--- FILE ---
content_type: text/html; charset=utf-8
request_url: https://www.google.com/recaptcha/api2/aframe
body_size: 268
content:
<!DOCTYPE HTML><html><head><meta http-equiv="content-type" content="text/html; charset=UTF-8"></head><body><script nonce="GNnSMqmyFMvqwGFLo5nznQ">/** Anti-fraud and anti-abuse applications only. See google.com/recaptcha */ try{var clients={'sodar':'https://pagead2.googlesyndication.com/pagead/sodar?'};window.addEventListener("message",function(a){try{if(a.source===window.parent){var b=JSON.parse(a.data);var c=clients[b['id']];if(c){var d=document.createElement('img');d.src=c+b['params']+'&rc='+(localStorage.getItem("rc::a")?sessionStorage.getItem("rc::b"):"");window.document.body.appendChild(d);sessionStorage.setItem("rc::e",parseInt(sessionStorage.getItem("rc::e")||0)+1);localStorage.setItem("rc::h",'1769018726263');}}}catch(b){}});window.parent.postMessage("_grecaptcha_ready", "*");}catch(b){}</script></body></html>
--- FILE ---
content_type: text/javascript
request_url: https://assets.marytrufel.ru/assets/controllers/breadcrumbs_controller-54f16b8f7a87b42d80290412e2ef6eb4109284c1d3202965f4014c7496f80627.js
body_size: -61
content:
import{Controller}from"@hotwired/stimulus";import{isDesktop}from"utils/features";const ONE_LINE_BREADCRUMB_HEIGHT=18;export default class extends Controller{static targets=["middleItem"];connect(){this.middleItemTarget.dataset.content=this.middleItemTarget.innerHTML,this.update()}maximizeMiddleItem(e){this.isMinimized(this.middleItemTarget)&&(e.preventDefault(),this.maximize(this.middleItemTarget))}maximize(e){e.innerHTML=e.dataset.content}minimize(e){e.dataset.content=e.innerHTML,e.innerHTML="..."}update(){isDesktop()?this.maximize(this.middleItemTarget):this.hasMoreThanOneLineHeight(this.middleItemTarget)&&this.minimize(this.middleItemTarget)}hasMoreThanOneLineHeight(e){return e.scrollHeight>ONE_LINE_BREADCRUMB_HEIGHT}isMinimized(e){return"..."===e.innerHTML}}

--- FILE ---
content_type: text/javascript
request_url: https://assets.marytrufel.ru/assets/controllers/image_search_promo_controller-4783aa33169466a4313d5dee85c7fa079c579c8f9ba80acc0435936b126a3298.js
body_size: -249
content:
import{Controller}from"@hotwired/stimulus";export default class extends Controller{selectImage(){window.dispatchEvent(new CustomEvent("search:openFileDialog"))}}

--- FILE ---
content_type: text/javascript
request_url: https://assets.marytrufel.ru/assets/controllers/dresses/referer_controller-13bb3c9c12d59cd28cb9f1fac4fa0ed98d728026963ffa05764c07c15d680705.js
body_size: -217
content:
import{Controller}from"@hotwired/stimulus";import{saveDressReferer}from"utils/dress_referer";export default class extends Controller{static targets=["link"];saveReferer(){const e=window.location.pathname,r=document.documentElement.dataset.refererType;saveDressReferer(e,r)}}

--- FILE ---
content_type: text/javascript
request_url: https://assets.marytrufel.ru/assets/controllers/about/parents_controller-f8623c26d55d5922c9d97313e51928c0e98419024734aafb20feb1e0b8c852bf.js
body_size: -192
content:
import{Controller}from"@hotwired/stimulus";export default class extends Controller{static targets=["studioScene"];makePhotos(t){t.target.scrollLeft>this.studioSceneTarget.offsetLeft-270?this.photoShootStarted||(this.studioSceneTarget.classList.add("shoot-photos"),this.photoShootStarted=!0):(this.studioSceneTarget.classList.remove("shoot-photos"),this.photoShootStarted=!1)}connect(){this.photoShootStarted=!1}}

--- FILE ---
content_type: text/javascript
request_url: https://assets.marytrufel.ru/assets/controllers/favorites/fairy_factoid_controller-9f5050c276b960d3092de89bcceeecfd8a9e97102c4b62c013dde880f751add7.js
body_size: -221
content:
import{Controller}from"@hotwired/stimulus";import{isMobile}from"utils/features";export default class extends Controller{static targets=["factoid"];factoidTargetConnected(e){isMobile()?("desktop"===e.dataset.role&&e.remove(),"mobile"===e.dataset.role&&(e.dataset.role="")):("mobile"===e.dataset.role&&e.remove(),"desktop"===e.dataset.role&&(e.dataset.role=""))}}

### TASK DESCRIPTION
Exactly and only the lines from the line containing "body_size: -221" through the final line of the records above must be returned.

### COMPLETED TASK
body_size: -221
content:
import{Controller}from"@hotwired/stimulus";import{isMobile}from"utils/features";export default class extends Controller{static targets=["factoid"];factoidTargetConnected(e){isMobile()?("desktop"===e.dataset.role&&e.remove(),"mobile"===e.dataset.role&&(e.dataset.role="")):("mobile"===e.dataset.role&&e.remove(),"desktop"===e.dataset.role&&(e.dataset.role=""))}}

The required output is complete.